Trecho do texto:
....................

O porquê do destaque? É ingênuo tratar de um filme baseado em livro de um autor de origem inglesa com foco em um evento crucial para a Igreja Católica – a escolha de um novo Sumo Pontífice – desconhecendo sua filiação ideológica. Ora, sabendo de sua posição no espectro político pode-se ter no horizonte, suponho, a caracterização dos personagens, tanto quanto a condução da trama. Portanto, o que o escritor efetivamente visa com sua narrativa. Tanto mais quando se tem um liberal de um Reino Unido anglicano frente à Igreja Católica.
Passo então a um segundo destaque, com visor na internacionalização. A obra de um escritor inglês adaptada para o cinema e dirigida por um alemão originário da luterana Baixa-Saxônia. O porquê novamente do destaque? Berger, como revelou com Nada de Novo no Front, é dotado de disposição para enfrentar temas que despertam posições antagônicas: aqui, exibir sem meio termo a “covardia” do generalato alemão na assinatura do armistício que pôs fim à Grande Guerra não deixa de ser, para muitos, perturbador (lembrando: o livro de Erich Maria Remarque não trata dos bastidores das negociações que puseram fim à guerra).
Mas agora com Conclave Berger cruza a fronteira e instala-se no Vaticano. Eu ignoro os vínculos ideológicos dele, onde ele se situa no espectro político? Por isso, para além de interesses profissionais num momento de internacionalização do cinema, ficam para mim no ar as razões para ele aceitar dirigir um projeto britânico/norte-americano com locações nos estúdios da Cinecittà sobre assunto tão melindroso religiosa e politicamente.
Esses destaques, obviamente extra fílmicos, visam a atentar para o fato de que um filme como Conclave pode ser visto sem qualquer problema como mero entretenimento, de uma maneira totalmente desinteressada, absolutamente descompromissada, com um olhar na espetacularização visual, no apuro estético, na força dramática nas interpretações, sem qualquer má-consciência com respeito ao tema abordado e que assim possa muitas vezes gerar tão só “conversas inteligentes” em ambientes sociais.
Vejamos. Conclave, literalmente, é uma palavra quem vem da expressão latina cum clavis, significando fechado à chave. Há oito séculos a expressão nomeia o rito que se repete para a escolha de um novo Papa quando o trono papal fica vacante. Então, quando isso ocorre realiza-se no Vaticano uma assembleia de cardeais regida por rígidas regras durante a qual eles se isolam do mundo exterior para evitar pressão até que cheguem à escolha. No início do conclave os cardeais fazem juramento de silêncio. Assim sendo, devem manter segredo sobre tudo que tiver relação com a assembleia, sob risco de excomunhão.
Livro e filme, nesse sentido, por mais que guardem verossimilhança com respeito às disputas pelo poder, maquinações, diferenças entre as visões tradicionalistas e progressistas, ambições pessoais (enquanto padrão nenhuma diferença nas disputas fechadas em qualquer escolha, como a de um Oscar por exemplo), são construções ficcionais, ilusórias em decorrência. Mas, justamente por isso, na caracterização de personagens em cena e condução da trama, uma (entre outras) perspectiva externa à hermética decisão dos cardeais.

....................

Dados coletados:
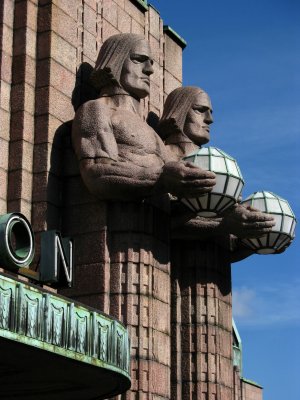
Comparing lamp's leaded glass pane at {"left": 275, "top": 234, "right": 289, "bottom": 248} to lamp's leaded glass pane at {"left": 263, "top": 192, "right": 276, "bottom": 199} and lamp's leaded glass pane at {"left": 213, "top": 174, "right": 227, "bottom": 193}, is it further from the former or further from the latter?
lamp's leaded glass pane at {"left": 213, "top": 174, "right": 227, "bottom": 193}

....................

Tarefas do exercício:
1. No texto sobre o filme Conclave, de que expressão latina vem a palavra conclave?
2. Transcreva, no texto sobre o filme Conclave, o trecho que se inicia com as palavras que contêm "Livro e filme, nesse" e termina com "decisão dos cardeais.".
Os dados não têm relação alguma com o texto sobre o filme Conclave.

Respostas desenvolvidas:
1. Da expressão latina cum clavis, que significa fechado à chave.

2.
Livro e filme, nesse sentido, por mais que guardem verossimilhança com respeito às disputas pelo poder, maquinações, diferenças entre as visões tradicionalistas e progressistas, ambições pessoais (enquanto padrão nenhuma diferença nas disputas fechadas em qualquer escolha, como a de um Oscar por exemplo), são construções ficcionais, ilusórias em decorrência. Mas, justamente por isso, na caracterização de personagens em cena e condução da trama, uma (entre outras) perspectiva externa à hermética decisão dos cardeais.